Serves a Crowd

Beginner's Fruit and Nut Cake

December  7, 2009
0 Ratings
  • Serves 24, at least
Author Notes

One of my goals is to get fruitcake to rank right up with flourless chocolate cake on the list of everyone's favorite desserts. Well, may not that high on the list, but it certainly should crack the Top Ten. I'm one of the few people in the world who actually likes fruitcake. I remember being a young girl and having it all to myself because, in our household of seven, no one else would touch it, even my German dad, who'd eat raw hamburger and onion sandwiches! Decades ago, in an effort to make fruitcake more inviting to the non-believers around me, I started tinkering with Julia Child's recipe. I found that most people objected to the way the combination of bitter-ish fruit and the taste of raw alcohol in commercial cakes. After tweaking the recipe for a few more holidays, I found a combination that my sons and their kids actually like. (It helps a lot to let the kids taste the cool neon-colored cherries as you're preparing the fruit.) I stuck the word "beginner" in the title for two reasons: it's easy enough for a non-baker to be a success, and it makes a good first impression on kids. Fruitcake connoisseurs should feel free to add grated fresh or candied or dried ginger, cloves, nutmeg, mace and/or allspice to the batter, and/or macerate the fruit in a cup of dark rum or bourbon in place of the juice. The cakes can be served as is warm from the oven, but I like them better when the flavors have mellowed somewhat a day or two after baking. I've never had a fruitcake that lasted longer than a month, so I'm not sure how much longer than that these cakes can be stored, but I bet they won't be around long enough to be used as door stops. I keep score and in 2010, I gave out 17 copies of this recipe. Not quite enough to knock flourless chocolate cake off the list, but I'm getting there. . . —betteirene

What You'll Need
  • 2 pounds (1 qt.) dried and/or glaceed fruit, diced: any combination of pitted dates, apricots, cranberries, cherries, pineapple, mango, papaya, figs, prunes
  • 1 cup seedless raisins, any color
  • 8 ounces unsalted nuts, roughly chopped (any combination of walnuts, pecans, almonds, hazelnuts, cashews, pistachios)
  • The juice of one orange, or 1/2 cup bottled orange or apple juice or apple cider
  • The finely grated peel (no white pith) of one orange (optional)
  • 1/2 cup (1 stick) unsalted butter, at room temperature
  • 1 1/2 cups granulated sugar with 1/4 cup molasses OR
  • 1 1/2 cups dark brown sugar
  • 1 tablespoon pure vanilla extract (actually, I prefer Wilton clear vanilla in this recipe)
  • 3 large eggs
  • 1 3/4 cups all-purpose flour
  • 1 teaspoon cinnamon
  • 1 teaspoon table salt
  • 2 teaspoons baking powder
  • Red and/or green glaceed cherries, optional
  • Unbroken pecan, walnut or cashew halves, or skinned whole almonds or hazelnuts (optional)
  1. The day before you plan to bake, place the dried fruits and raisins in a colander or large strainer and rinse well under hot running tap water to remove any preservatives from the fruit.
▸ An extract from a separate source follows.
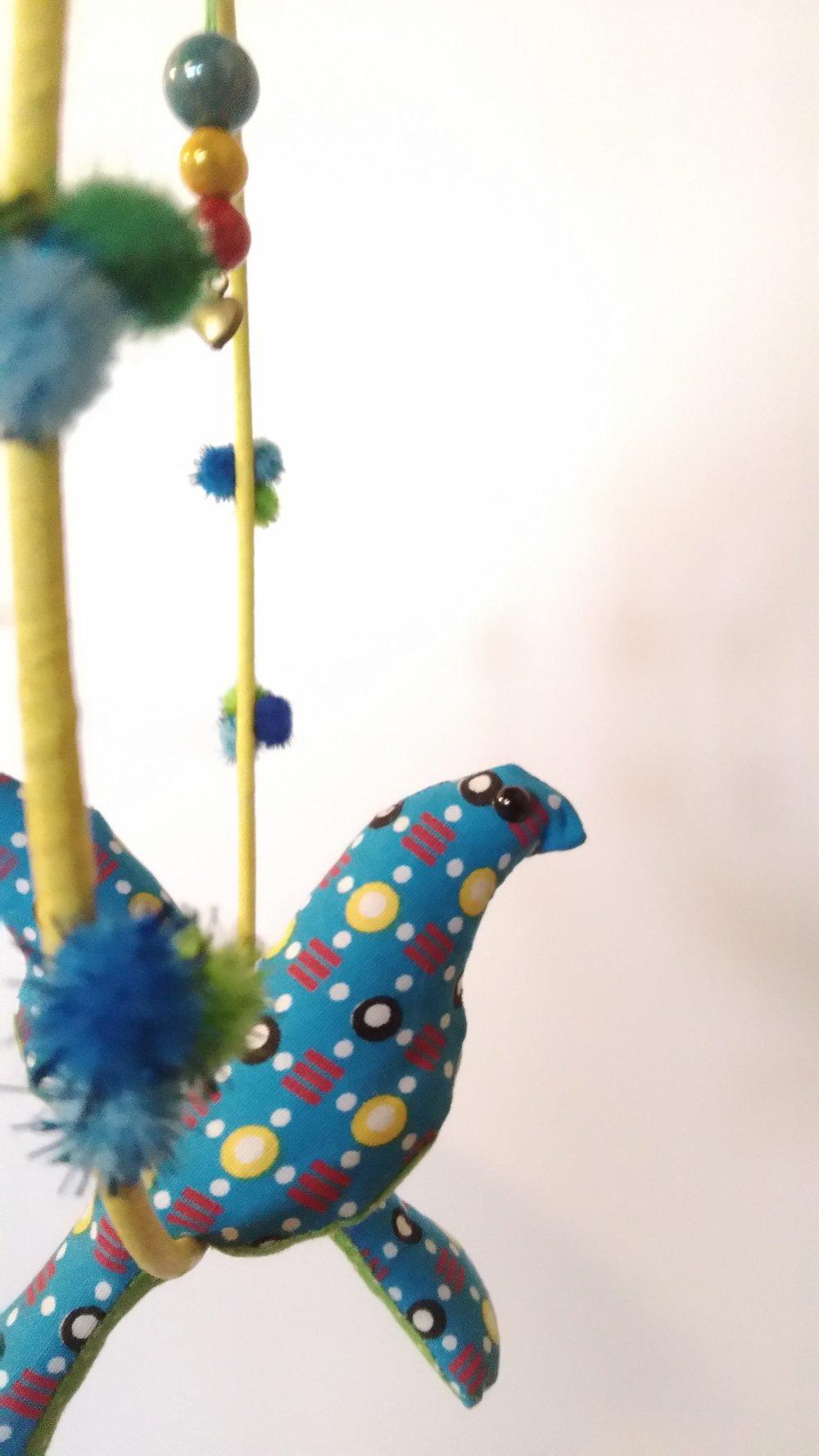 Suspension / mobile avec deux oiseaux en tissu bleu et vert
Shake off as much water as possible, and place the fruits in a very large bowl. Add the nuts, the juice and the zest to the fruit mixture. Stir until very well combined. Cover the bowl with plastic wrap and refrigerate overnight.
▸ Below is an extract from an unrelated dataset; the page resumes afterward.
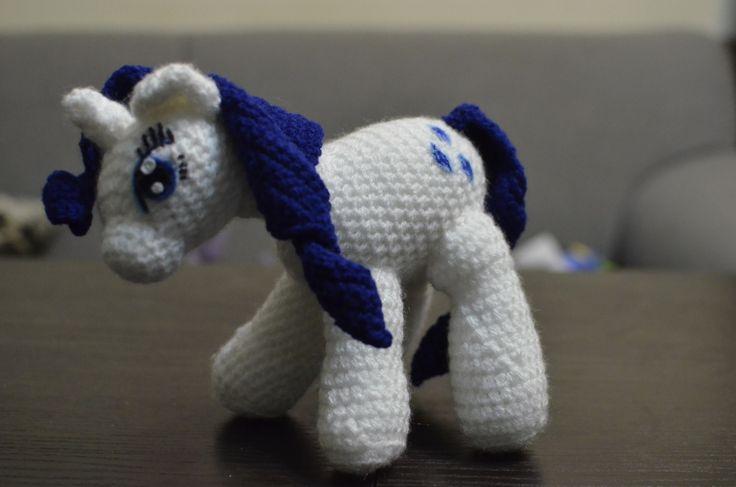 My little pony powstał na zamówienie, jak większość zabawek zrobionych przeze mnie. Ten kucyk ma na imię Rarity, ma około 20-25 cm długości i mniej więcej tyle samo wysokości i…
  2. When ready to bake, preheat oven to 300 degrees. Line three 8"x4" loaf pans with parchment.
  3. Place butter in a large mixing bowl and allow it to come to room temperature. Beat in the granulated sugar, molasses (or the dark brown sugar) and vanilla until the mixture becomes fluffy. Add the eggs, one at a time, beating well after each addition.
  4. In a medium bowl, whisk together the flour, cinnamon, salt and baking powder. Add it to the butter-sugar-egg mixture and stir well by hand. Remove the fruit-nut mixture from the refrigerator, add it to the batter and blend thoroughly, being careful not to overmix.
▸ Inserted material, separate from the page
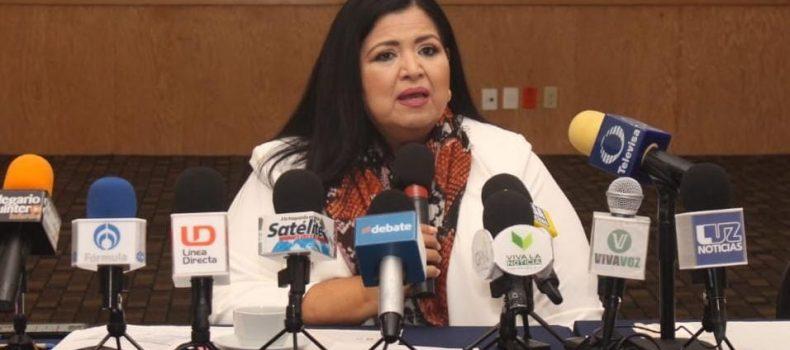 Rosa Elena Millán reconoce resultado y desea éxito a Rubén Rocha Moya.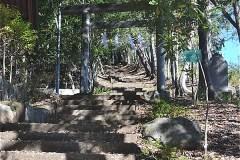 右が、浅間神社参道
  5. Divide batter evenly into pans. Arrange red and green cherries and/or nuts decoratively on top of batter, if desired. Bake on the middle rack of the oven for 2 hours, checking for doneness after 1 hour and 30 minutes. The cakes will show cracks and will have risen slightly; a skewer inserted through a crack should come out fairly clean, with no wet dough clinging to it. Let cakes cool about 20 minutes in pans, then remove from pans and allow to cool completely before removing parchment and wrapping cakes very tightly in plastic. Store at a cool room temperature.